Mark Liberman posted some interesting summaries of telephone speech records from the Linguistic Data Consortium. He writes:
I [Mark Liberman] took a quick look at demographic variation in the frequency of the filled pauses conventionally written as “uh” and “um”. For technical reasons that I won’t go into here, I used the frequency of the definite article “the” as the basis for comparison.
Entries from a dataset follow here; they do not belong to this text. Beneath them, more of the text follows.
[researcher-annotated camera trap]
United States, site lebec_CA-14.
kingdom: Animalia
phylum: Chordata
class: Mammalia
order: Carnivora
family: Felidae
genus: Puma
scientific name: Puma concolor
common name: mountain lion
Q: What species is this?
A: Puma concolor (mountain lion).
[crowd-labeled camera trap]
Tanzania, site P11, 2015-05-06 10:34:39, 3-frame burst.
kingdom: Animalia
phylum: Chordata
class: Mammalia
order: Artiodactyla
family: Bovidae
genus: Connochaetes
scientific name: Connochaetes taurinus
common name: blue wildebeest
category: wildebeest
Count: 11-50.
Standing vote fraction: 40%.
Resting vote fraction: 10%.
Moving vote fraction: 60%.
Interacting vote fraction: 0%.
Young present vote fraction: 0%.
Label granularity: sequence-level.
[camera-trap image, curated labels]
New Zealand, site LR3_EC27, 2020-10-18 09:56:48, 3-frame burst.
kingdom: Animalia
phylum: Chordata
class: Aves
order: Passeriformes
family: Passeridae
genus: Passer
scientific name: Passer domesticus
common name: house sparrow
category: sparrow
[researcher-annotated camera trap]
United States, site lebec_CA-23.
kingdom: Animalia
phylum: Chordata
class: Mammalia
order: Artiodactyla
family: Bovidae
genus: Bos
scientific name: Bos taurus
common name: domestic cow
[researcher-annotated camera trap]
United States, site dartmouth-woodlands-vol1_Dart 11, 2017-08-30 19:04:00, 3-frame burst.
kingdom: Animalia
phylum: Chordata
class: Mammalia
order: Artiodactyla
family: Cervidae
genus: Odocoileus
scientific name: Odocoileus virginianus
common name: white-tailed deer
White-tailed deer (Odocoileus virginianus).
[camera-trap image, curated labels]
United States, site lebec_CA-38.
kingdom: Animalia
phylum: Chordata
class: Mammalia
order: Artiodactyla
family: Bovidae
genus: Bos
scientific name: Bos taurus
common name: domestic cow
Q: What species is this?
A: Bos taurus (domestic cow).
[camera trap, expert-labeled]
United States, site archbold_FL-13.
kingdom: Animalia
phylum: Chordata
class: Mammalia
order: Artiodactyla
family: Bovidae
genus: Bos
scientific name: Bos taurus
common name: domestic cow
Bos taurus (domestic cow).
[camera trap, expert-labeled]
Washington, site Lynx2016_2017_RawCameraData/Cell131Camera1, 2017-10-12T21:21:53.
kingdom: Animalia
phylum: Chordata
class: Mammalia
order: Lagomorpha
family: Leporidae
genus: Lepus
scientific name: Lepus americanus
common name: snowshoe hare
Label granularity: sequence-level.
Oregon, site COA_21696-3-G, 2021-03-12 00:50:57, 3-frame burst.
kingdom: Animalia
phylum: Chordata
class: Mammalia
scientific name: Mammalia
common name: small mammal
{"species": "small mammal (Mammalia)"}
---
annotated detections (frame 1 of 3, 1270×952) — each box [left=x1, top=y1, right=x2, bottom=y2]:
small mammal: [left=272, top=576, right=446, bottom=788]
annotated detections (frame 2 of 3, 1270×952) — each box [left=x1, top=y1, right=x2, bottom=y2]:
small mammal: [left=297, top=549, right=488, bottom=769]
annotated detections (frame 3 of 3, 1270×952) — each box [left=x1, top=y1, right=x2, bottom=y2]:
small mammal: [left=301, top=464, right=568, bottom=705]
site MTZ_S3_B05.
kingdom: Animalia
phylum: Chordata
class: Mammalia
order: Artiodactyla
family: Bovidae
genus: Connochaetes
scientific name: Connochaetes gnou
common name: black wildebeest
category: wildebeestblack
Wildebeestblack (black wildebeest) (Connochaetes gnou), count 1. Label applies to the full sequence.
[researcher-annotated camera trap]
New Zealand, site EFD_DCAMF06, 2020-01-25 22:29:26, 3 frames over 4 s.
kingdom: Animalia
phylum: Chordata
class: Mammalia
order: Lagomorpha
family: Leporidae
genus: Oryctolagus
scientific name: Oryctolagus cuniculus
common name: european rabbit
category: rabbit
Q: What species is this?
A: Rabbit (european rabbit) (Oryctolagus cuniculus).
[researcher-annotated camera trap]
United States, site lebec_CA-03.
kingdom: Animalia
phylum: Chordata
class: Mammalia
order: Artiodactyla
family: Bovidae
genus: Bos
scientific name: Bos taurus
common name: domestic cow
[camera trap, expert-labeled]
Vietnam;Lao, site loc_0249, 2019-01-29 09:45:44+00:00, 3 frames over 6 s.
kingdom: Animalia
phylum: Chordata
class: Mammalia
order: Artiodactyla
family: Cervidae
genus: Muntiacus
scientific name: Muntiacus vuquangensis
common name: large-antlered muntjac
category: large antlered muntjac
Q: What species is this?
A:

Thus I selected a group of speakers (e.g. men aged 60-69), counted how often they were transcribed as saying “uh”, and to normalize that count (since the number of people in each category was different) I divided by the number of times the same speakers were transcribed as saying “the”.
He also did “Um”:
And now, some contentless comments about graphical presentation:
1. I like the clear axis labels and titles, and even more importantly, that the lines are labeled directly (rather than using different dotted lines and a key). Good labeling is important–I do it even for the little graphs I’m making in my own research when exploring data or model fits.
2. I would’ve used blue for boys and pink for girls–easier to remember–although perhaps Mark was purposely trying to be non-stereotypical.
3. My biggest change would have been to (a) put the 2 graphs on a common scale, and (b) make them smaller, and put them next to each other. Smaller graphs allow us to see more at once, and see patterns that can be more obscure when we are forced to scroll back and forth between mutiple plots. In R, I do par(mfrow=c(2,2)) as a default.
4. I would have the bottom of each graph go to 0, since that’s a natural baseline (the zero-uh and zero-um level that we might all like to try to reach!). There’s been some debate about the “start-at-zero rule” but I usually favor it in a situation such as this, where it doesn’t require much extension of the axis.
Anyway, Mark’s blog entry has much more on this interesting data source.
Caroline says “emmm” instead of “ummm.” Is this standard among native Spanish speakers?